= DATA TO EXAMINE =
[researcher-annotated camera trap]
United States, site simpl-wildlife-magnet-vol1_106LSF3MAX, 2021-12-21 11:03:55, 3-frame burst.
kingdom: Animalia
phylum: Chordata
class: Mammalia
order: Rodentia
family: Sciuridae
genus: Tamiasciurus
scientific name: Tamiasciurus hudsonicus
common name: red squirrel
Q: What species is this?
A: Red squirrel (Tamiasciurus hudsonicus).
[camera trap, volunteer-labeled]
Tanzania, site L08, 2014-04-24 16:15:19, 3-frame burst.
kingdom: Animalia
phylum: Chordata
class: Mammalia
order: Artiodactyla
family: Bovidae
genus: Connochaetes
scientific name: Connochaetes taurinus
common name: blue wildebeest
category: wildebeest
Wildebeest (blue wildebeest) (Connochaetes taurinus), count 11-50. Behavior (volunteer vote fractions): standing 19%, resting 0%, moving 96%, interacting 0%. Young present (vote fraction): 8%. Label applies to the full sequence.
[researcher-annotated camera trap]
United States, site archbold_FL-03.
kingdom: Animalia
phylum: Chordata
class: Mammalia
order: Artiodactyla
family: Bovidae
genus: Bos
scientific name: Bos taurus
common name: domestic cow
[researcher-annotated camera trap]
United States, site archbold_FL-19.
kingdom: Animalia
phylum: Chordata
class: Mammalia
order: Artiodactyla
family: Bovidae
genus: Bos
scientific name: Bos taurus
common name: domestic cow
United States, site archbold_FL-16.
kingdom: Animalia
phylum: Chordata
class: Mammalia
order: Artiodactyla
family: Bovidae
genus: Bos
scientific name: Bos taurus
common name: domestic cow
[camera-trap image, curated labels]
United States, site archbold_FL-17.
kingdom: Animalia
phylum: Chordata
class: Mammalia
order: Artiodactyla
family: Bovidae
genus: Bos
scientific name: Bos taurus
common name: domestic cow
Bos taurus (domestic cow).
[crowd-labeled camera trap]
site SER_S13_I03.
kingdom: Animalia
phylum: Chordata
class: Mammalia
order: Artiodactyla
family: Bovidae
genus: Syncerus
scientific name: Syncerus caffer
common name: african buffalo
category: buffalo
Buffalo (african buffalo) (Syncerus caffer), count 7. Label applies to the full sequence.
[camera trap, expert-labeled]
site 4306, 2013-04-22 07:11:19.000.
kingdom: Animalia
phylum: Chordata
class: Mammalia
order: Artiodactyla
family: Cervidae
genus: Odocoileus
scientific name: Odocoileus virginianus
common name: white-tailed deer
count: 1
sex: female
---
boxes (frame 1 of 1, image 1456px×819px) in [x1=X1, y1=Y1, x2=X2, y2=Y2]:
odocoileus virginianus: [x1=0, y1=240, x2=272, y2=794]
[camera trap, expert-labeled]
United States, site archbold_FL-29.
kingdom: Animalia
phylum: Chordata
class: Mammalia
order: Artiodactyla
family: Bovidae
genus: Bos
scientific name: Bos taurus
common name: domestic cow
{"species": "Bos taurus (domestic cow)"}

= EXERCISE GOAL =
Return exactly, and only, the line containing "family: Cervidae" and every line after it through the end of the material.

= YOUR RESPONSE =
family: Cervidae
genus: Odocoileus
scientific name: Odocoileus virginianus
common name: white-tailed deer
count: 1
sex: female
---
boxes (frame 1 of 1, image 1456px×819px) in [x1=X1, y1=Y1, x2=X2, y2=Y2]:
odocoileus virginianus: [x1=0, y1=240, x2=272, y2=794]
[camera trap, expert-labeled]
United States, site archbold_FL-29.
kingdom: Animalia
phylum: Chordata
class: Mammalia
order: Artiodactyla
family: Bovidae
genus: Bos
scientific name: Bos taurus
common name: domestic cow
{"species": "Bos taurus (domestic cow)"}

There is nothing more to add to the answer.